The man, referred to in court docs as “JM,” stuck to his story when state prosecutors interviewed him two years later, but Morgenthau’s office declined to take action. The second cooperator, who faced charges in an unrelated case, backed up JM’s account in 2002, telling prosecutors that JM wanted Felix dead for stealing money from him on the job.

Harry Ruiz (left) is pictured outside Manhattan Supreme Court on Monday, April 27, 2026, next to Mike Race, who pursued evidence that helped clear Ruiz's name. (Molly Crane-Newman / New York Daily News)
Harry Ruiz (left) is pictured outside Manhattan Supreme Court on Monday, April 27, 2026, next to Mike Race, who pursued evidence that helped clear Ruiz’s name. (Molly Crane-Newman / New York Daily News)

Ruiz caught a break in 2009, when Carlos Vasquez, a retired NYPD detective and sergeant, scrutinized his case and became convinced he’d been railroaded. Mike Race, a private investigator who began working on the case, managed to track down the witness’s husband, who told him that she wanted to “do the right thing” and come forward with the truth, but was scared of the DA’s office.

When Morgenthau’s office caught wind of the effort to clear Ruiz’s name, Race got a cease and desist letter from former Manhattan prosecutor Cynthia Sittnick and was threatened with prosecution if he didn’t back off.

Kuby on Monday condemned the culture at the DA’s office under its former leadership.

“Under the old regime, the way they avoided having to account for wrongful convictions is they said there weren’t any, and they would double and triple down on their misconduct, and that’s what they did in this case,” the civil rights attorney said.

Harry Ruiz (right) hugs his attorney, Ron Kuby, outside Manhattan Supreme Court on Monday, April 27, 2026, after a judge vacated Ruiz's decades-old murder conviction on the grounds of newly discovered evidence that was suppressed by former prosecutors for the Manhattan district attorney's office. (Molly Crane-Newman / New York Daily News)
Harry Ruiz (right) hugs his attorney, Ron Kuby, outside Manhattan Supreme Court on Monday, April 27, 2026, after a judge vacated Ruiz’s decades-old murder conviction on the grounds of newly discovered evidence that was suppressed by former prosecutors for the Manhattan district attorney’s office. (Molly Crane-Newman / New York Daily News)

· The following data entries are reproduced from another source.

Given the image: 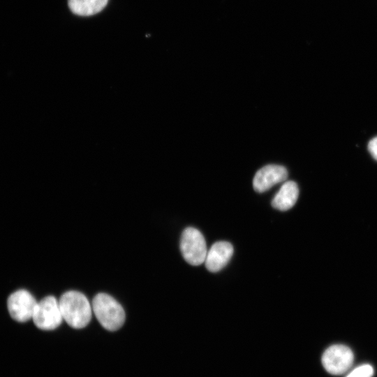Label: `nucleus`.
I'll return each instance as SVG.
<instances>
[{
	"instance_id": "f257e3e1",
	"label": "nucleus",
	"mask_w": 377,
	"mask_h": 377,
	"mask_svg": "<svg viewBox=\"0 0 377 377\" xmlns=\"http://www.w3.org/2000/svg\"><path fill=\"white\" fill-rule=\"evenodd\" d=\"M63 319L75 329L86 327L91 320L92 306L87 297L80 292L69 290L59 300Z\"/></svg>"
},
{
	"instance_id": "f03ea898",
	"label": "nucleus",
	"mask_w": 377,
	"mask_h": 377,
	"mask_svg": "<svg viewBox=\"0 0 377 377\" xmlns=\"http://www.w3.org/2000/svg\"><path fill=\"white\" fill-rule=\"evenodd\" d=\"M92 311L100 324L109 331L119 330L124 323L125 311L112 296L98 293L92 301Z\"/></svg>"
},
{
	"instance_id": "7ed1b4c3",
	"label": "nucleus",
	"mask_w": 377,
	"mask_h": 377,
	"mask_svg": "<svg viewBox=\"0 0 377 377\" xmlns=\"http://www.w3.org/2000/svg\"><path fill=\"white\" fill-rule=\"evenodd\" d=\"M180 249L184 260L192 265H199L205 262L207 253L205 239L196 228L188 227L182 232Z\"/></svg>"
},
{
	"instance_id": "20e7f679",
	"label": "nucleus",
	"mask_w": 377,
	"mask_h": 377,
	"mask_svg": "<svg viewBox=\"0 0 377 377\" xmlns=\"http://www.w3.org/2000/svg\"><path fill=\"white\" fill-rule=\"evenodd\" d=\"M32 320L35 325L43 330L58 327L64 320L59 302L53 296H47L38 302Z\"/></svg>"
},
{
	"instance_id": "39448f33",
	"label": "nucleus",
	"mask_w": 377,
	"mask_h": 377,
	"mask_svg": "<svg viewBox=\"0 0 377 377\" xmlns=\"http://www.w3.org/2000/svg\"><path fill=\"white\" fill-rule=\"evenodd\" d=\"M354 360L353 351L346 346L335 344L327 348L322 356V364L325 370L333 375L346 372Z\"/></svg>"
},
{
	"instance_id": "423d86ee",
	"label": "nucleus",
	"mask_w": 377,
	"mask_h": 377,
	"mask_svg": "<svg viewBox=\"0 0 377 377\" xmlns=\"http://www.w3.org/2000/svg\"><path fill=\"white\" fill-rule=\"evenodd\" d=\"M37 303L29 291L18 290L8 297L7 307L13 319L24 323L32 319Z\"/></svg>"
},
{
	"instance_id": "0eeeda50",
	"label": "nucleus",
	"mask_w": 377,
	"mask_h": 377,
	"mask_svg": "<svg viewBox=\"0 0 377 377\" xmlns=\"http://www.w3.org/2000/svg\"><path fill=\"white\" fill-rule=\"evenodd\" d=\"M288 171L283 166L267 165L260 169L254 176L253 186L255 191L263 193L274 185L285 181Z\"/></svg>"
},
{
	"instance_id": "6e6552de",
	"label": "nucleus",
	"mask_w": 377,
	"mask_h": 377,
	"mask_svg": "<svg viewBox=\"0 0 377 377\" xmlns=\"http://www.w3.org/2000/svg\"><path fill=\"white\" fill-rule=\"evenodd\" d=\"M233 254V247L228 242H217L207 251L205 263L211 272H217L223 269Z\"/></svg>"
},
{
	"instance_id": "1a4fd4ad",
	"label": "nucleus",
	"mask_w": 377,
	"mask_h": 377,
	"mask_svg": "<svg viewBox=\"0 0 377 377\" xmlns=\"http://www.w3.org/2000/svg\"><path fill=\"white\" fill-rule=\"evenodd\" d=\"M299 188L293 181L285 182L274 197L272 205L280 211H286L293 207L297 200Z\"/></svg>"
},
{
	"instance_id": "9d476101",
	"label": "nucleus",
	"mask_w": 377,
	"mask_h": 377,
	"mask_svg": "<svg viewBox=\"0 0 377 377\" xmlns=\"http://www.w3.org/2000/svg\"><path fill=\"white\" fill-rule=\"evenodd\" d=\"M71 11L78 15L89 16L101 11L108 0H68Z\"/></svg>"
},
{
	"instance_id": "9b49d317",
	"label": "nucleus",
	"mask_w": 377,
	"mask_h": 377,
	"mask_svg": "<svg viewBox=\"0 0 377 377\" xmlns=\"http://www.w3.org/2000/svg\"><path fill=\"white\" fill-rule=\"evenodd\" d=\"M373 374L372 366L365 364L352 370L346 377H372Z\"/></svg>"
},
{
	"instance_id": "f8f14e48",
	"label": "nucleus",
	"mask_w": 377,
	"mask_h": 377,
	"mask_svg": "<svg viewBox=\"0 0 377 377\" xmlns=\"http://www.w3.org/2000/svg\"><path fill=\"white\" fill-rule=\"evenodd\" d=\"M368 150L373 158L377 161V136L369 141L368 144Z\"/></svg>"
}]
</instances>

Mandelbaum on Monday said that the prosecutors who had handled the case “may well” have buried evidence that would have cleared Ruiz’s name. He said he was especially troubled that the trial prosecutor, former Assistant District Attorney Helen Sturm, had refused to “voluntarily discuss the case” with Bragg’s office in its reinvestigation.

“To this court, that speaks volumes,” Mandelbaum said.

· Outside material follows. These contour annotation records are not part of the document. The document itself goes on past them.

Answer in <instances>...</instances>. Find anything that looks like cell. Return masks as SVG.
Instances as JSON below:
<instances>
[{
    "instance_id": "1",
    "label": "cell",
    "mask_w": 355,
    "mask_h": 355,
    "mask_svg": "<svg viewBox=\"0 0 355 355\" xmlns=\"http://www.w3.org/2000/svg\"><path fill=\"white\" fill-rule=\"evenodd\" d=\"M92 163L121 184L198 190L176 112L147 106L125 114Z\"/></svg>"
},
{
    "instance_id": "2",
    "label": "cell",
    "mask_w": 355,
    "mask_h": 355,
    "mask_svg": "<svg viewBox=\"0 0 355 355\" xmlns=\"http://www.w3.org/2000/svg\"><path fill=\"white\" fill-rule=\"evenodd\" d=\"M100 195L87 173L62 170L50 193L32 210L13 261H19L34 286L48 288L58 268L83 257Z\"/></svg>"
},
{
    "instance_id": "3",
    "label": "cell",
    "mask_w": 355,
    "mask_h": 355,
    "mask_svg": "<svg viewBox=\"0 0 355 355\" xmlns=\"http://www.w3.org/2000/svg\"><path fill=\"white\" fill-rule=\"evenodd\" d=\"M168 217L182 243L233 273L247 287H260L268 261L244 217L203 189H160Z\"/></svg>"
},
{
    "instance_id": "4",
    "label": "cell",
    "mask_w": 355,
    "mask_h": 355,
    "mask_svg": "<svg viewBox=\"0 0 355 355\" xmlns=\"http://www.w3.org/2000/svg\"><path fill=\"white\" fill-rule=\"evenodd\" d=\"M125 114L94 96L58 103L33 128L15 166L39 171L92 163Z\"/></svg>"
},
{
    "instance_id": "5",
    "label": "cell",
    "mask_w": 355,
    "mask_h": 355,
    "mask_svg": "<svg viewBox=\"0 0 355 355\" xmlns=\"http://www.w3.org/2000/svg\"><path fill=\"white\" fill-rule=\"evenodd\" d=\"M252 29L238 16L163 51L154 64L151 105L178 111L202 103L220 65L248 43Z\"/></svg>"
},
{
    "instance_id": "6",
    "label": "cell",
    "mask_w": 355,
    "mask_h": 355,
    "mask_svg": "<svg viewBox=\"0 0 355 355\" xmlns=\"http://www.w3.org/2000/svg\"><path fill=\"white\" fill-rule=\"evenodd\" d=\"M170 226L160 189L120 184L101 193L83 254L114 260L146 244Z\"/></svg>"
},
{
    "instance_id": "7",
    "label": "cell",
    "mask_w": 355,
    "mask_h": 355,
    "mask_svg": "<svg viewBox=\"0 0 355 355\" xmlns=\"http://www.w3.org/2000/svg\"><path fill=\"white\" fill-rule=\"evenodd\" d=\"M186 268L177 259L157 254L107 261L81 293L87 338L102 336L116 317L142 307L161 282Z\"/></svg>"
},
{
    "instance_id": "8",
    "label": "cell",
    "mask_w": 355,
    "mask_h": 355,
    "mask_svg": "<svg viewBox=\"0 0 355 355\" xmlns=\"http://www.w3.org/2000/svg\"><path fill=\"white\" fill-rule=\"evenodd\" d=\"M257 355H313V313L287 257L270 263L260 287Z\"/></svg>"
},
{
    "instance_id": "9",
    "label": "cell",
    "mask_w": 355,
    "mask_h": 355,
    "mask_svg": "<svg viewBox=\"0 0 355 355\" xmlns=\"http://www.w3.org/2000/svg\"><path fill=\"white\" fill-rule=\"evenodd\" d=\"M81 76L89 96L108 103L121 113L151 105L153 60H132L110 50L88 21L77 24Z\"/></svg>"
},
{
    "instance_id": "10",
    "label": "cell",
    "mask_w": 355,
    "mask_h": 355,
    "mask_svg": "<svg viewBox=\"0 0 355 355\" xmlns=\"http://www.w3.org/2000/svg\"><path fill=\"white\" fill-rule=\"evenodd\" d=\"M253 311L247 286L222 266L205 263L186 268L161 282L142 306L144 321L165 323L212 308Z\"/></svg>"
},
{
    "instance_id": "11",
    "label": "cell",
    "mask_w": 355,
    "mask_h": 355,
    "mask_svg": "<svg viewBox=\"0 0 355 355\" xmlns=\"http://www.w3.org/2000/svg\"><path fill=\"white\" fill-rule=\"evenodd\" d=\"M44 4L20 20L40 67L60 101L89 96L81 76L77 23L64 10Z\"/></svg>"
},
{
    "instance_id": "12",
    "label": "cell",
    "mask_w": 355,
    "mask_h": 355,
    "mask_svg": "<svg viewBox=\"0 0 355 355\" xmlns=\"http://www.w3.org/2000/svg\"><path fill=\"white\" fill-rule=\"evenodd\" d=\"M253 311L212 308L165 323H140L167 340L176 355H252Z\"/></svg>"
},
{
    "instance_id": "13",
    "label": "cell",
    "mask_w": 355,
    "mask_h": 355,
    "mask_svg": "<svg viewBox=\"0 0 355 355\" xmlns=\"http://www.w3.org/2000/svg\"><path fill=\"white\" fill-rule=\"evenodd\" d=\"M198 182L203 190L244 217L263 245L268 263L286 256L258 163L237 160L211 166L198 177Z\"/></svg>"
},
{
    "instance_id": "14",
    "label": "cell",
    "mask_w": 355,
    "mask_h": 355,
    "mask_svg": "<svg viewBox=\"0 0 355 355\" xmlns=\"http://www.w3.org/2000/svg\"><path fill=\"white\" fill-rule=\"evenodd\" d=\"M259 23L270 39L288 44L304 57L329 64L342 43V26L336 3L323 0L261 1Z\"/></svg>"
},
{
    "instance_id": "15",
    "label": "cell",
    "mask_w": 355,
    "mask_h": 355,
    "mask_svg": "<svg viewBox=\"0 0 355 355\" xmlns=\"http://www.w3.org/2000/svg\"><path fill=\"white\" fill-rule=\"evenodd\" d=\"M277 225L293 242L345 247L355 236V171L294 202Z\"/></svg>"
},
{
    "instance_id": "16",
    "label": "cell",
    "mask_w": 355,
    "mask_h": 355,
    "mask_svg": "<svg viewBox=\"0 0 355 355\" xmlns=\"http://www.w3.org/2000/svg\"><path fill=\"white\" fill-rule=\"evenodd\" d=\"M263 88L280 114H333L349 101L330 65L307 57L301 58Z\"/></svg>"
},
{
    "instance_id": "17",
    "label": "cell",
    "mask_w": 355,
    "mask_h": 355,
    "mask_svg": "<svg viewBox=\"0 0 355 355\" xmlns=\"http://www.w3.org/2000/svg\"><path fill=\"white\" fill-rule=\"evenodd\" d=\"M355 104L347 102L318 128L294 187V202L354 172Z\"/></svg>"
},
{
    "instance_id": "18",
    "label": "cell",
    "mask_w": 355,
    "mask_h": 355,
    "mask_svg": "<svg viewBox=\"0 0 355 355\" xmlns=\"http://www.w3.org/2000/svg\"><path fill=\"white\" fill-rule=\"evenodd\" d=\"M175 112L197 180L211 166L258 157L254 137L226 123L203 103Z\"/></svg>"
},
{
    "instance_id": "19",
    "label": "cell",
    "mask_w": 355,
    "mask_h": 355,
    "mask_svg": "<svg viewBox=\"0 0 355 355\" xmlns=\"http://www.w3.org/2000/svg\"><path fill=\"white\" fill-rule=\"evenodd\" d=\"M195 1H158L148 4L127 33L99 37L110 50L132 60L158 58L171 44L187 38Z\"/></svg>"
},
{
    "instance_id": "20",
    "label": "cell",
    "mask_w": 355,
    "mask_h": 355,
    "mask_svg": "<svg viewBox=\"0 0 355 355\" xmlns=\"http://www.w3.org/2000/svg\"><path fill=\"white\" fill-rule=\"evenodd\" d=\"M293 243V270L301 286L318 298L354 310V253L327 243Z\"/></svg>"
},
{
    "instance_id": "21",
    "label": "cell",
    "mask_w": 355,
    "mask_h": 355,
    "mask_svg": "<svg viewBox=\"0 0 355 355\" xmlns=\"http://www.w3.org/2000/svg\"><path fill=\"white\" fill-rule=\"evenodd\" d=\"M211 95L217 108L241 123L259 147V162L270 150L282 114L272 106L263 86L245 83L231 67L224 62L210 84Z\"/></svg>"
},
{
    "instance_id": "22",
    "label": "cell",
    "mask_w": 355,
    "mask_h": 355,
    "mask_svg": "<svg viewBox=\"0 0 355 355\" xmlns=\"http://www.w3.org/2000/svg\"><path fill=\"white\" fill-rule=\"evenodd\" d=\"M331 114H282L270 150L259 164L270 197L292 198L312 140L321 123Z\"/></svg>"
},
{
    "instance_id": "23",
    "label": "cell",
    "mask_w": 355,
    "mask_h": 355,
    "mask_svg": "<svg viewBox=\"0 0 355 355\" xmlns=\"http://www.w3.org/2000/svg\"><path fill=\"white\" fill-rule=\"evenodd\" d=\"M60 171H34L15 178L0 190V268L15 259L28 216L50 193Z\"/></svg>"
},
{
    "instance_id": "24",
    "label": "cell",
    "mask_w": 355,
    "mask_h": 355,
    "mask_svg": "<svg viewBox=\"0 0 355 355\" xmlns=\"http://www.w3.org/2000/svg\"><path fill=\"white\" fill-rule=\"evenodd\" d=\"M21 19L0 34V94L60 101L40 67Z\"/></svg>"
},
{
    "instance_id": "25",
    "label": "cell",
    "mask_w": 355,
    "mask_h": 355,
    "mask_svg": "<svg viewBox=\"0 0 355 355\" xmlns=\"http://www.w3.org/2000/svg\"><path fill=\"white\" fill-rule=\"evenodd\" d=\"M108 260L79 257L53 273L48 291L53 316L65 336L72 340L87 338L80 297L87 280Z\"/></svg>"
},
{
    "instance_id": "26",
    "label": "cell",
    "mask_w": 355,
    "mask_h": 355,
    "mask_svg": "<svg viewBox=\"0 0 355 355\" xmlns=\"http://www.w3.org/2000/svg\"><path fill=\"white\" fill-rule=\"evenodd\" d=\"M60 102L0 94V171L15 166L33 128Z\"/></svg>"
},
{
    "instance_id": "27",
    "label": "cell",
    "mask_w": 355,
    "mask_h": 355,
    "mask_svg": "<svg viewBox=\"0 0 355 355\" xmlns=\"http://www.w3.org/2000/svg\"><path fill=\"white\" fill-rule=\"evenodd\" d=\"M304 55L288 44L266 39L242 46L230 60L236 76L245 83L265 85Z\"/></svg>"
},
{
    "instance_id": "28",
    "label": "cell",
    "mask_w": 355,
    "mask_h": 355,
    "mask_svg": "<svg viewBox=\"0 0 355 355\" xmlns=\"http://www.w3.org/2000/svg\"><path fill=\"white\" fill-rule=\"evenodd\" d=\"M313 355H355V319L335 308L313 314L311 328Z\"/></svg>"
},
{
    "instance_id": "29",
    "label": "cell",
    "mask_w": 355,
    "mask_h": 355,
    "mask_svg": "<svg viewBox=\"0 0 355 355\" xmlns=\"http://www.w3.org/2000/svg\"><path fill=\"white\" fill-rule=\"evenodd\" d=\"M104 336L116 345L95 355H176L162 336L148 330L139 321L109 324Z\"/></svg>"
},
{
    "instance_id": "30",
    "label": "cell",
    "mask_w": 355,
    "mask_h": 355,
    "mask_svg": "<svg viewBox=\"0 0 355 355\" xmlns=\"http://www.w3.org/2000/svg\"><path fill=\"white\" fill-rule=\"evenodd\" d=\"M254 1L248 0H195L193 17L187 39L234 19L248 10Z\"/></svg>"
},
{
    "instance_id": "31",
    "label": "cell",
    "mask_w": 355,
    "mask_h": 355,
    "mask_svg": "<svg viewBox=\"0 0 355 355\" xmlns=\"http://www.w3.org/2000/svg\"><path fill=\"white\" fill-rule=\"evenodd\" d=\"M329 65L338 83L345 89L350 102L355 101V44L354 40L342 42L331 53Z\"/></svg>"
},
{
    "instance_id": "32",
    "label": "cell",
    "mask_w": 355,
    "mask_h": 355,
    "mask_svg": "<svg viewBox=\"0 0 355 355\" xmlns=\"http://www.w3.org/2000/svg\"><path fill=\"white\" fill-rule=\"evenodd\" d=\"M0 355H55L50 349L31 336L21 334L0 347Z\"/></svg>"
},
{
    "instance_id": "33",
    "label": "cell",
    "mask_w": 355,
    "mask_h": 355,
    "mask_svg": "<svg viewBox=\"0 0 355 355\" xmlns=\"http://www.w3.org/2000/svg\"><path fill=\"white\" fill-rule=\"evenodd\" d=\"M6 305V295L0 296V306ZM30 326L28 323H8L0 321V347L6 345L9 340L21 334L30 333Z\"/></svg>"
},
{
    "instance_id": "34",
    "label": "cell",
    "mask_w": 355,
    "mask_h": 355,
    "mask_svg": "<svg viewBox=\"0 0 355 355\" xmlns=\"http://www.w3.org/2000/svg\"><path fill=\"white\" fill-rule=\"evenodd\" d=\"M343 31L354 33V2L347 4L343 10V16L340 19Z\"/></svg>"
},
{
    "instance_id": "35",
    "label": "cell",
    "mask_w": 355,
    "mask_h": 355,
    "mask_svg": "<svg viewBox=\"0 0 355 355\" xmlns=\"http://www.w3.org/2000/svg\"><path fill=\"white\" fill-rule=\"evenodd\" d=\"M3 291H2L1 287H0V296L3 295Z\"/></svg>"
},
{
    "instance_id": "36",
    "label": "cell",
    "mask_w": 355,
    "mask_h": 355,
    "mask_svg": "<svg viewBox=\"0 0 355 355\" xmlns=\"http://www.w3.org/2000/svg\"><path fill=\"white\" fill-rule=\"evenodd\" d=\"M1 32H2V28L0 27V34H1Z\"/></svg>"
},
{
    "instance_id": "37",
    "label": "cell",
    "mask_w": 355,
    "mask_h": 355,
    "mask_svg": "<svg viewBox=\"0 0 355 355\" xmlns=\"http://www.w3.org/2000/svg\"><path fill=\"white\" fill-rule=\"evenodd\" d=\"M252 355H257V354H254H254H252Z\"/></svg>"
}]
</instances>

The Daily News could not reach Sturm or Sittnick for comment.

The judge said it was a bedrock principle of the U.S. criminal justice system that it is better for 10 guilty persons to go free than for one innocent to be convicted, saying there was no graver injustice.

“Regrettably, nothing this court can do suffices to right the grievous wrong that has occurred here,” Mandelbaum said. “Mr. Ruiz will never get back the 25 long years of his imprisonment. The lost time spent with his family can never be restored. No apology, no level of regret for what the defendant has suffered can even begin to rectify it.”

“All this court is empowered to do is to grant this motion. I wish there were more. Harry Ruiz should not have been convicted. That tragic injustice ends today.”